**Co należy zrobić**:
**1.** Wypisz z tekstu o historii Dnia Matki wszystkie kultury i cywilizacje, w których według niego obchodzono lub zapoczątkowano święto Matki.
**2.** Którego dnia Anna Marie Jarvis zorganizowała w Grafton spotkanie z okazji Dnia Matki, jak podaje tekst o historii Dnia Matki?

**Fragment dokumentu**:
+ + + + +

Początki święta Matki sięgają czasów starożytnej Grecji i Rzymu, jednak wówczas czczono raczej boginie, aniżeli własne rodzicielki. Wiele się mówi o mitologii tych krajów, ale niewiele jest informacji na temat naszej dawnej, słowiańskiej kultury. Otóż słowiańskie plemiona również obchodziły święto Matki. Mieli osobne święto Matki Ziemi, oraz bogini Mokosz, która właściwie również była matką ziemi i patronką kobiet.
Dzień Matki dziś – skąd się wziął?
Święto Matki jakie znamy i obchodzimy dziś, ma swoje początki w kulturze angielskiej i amerykańskiej. Jakże by inaczej. Powstało ono z inicjatywy ruchów kobiet pod koniec XIX wieku. Takich ruchów zaczęło wówczas powstawać coraz więcej, a ich celem było m.in. zwiększenie praw kobiet czy polepszenie możliwości edukacyjnych.
Jednak za założycielkę dzisiejszego Dnia Matki uważa się metodystkę Annę Marie Jarvis, córkę Ann Marii Reeves Jarvis. Zorganizowała spotkanie z okazji Dnia Matki w Grafton (Zachodnia Wirginia, USA) 12 maja 1907 r., w niedzielę po drugiej rocznicy śmierci matki (Strübin, 1956). W następnym roku, za jej namową, w drugą niedzielę maja w kościele metodystów w Grafton ponownie zorganizowano nabożeństwo poświęcone wszystkim matkom. Mocno walczyła o wprowadzenie świta w całych Stanach i właściwie na początku XX wieku udało jej się to, czego potem dość szybko pożałowała, bo święto stało się świętem bardzo komercyjnym, a przecież nie o to jej chodziło.

+ + + + +

**Zapisane materiały**:
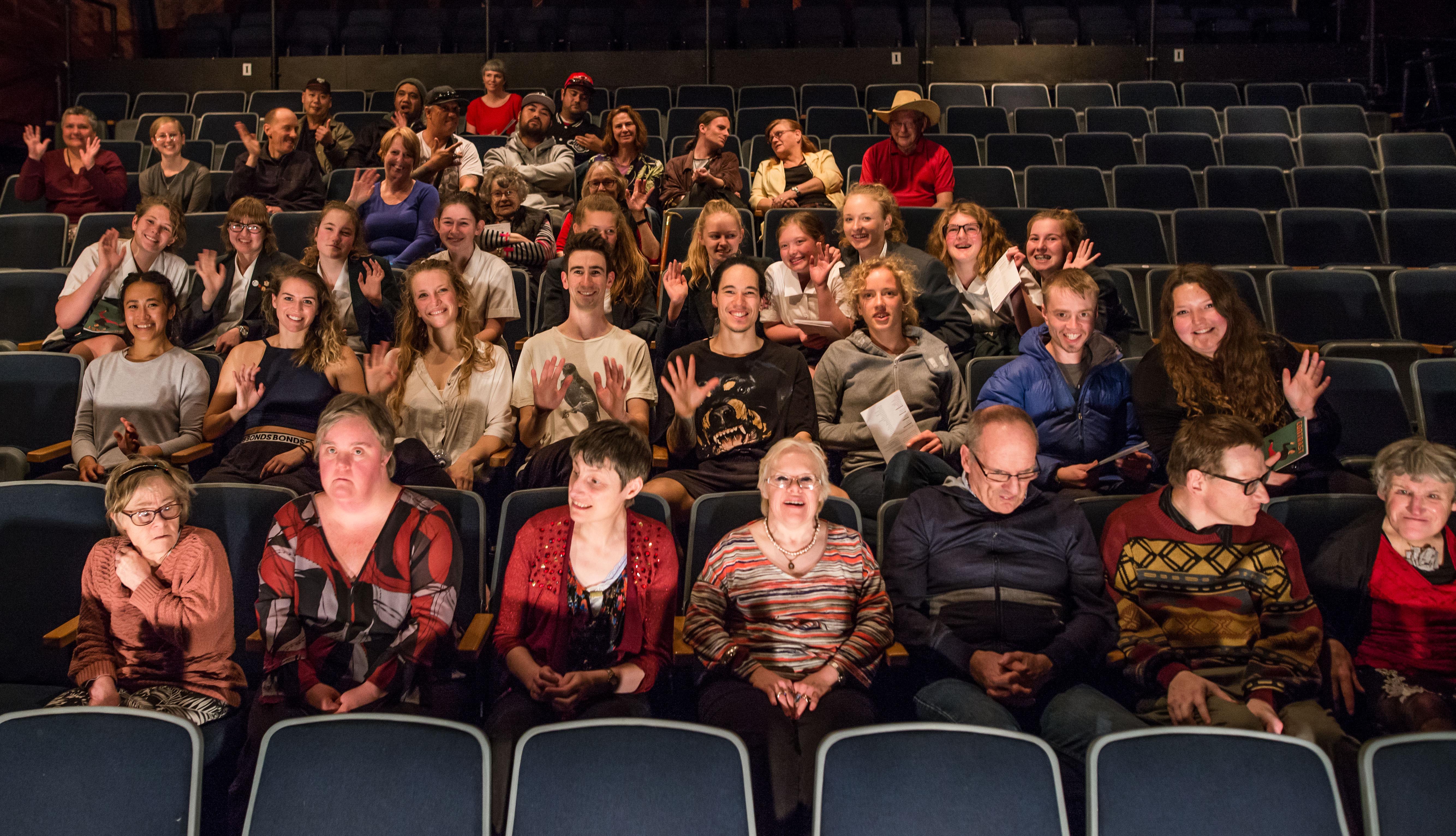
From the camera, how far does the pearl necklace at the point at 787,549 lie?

+ + + + +

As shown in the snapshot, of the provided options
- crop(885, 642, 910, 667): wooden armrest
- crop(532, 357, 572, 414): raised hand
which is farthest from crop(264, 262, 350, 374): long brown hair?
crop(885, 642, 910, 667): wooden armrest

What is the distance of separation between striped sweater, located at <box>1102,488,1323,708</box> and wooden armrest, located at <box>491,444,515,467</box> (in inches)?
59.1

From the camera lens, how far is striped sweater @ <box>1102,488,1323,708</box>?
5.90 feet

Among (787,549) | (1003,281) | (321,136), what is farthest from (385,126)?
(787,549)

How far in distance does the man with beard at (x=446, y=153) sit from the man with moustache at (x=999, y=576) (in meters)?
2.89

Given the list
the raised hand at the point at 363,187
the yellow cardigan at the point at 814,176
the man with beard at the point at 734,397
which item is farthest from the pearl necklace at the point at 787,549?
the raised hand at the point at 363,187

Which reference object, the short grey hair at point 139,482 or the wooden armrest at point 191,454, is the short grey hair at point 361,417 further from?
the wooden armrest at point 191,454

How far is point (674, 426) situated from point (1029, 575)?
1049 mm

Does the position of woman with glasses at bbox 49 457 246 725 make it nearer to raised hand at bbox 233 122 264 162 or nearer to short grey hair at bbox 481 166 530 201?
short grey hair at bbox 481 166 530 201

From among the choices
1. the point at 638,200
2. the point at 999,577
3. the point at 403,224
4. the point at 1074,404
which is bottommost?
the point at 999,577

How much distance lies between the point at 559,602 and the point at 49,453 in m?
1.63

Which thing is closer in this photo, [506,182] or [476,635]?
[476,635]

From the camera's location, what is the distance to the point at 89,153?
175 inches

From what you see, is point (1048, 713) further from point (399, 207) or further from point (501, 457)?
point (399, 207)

+ + + + +

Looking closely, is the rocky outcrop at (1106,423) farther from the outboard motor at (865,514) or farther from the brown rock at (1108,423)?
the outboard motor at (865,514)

+ + + + +

**Wyniki**:
**1.**
- starożytna Grecja
- starożytny Rzym
- kultura słowiańska (plemiona słowiańskie)
- kultura angielska
- kultura amerykańska

**2.** 12 maja 1907 r., w niedzielę po drugiej rocznicy śmierci jej matki.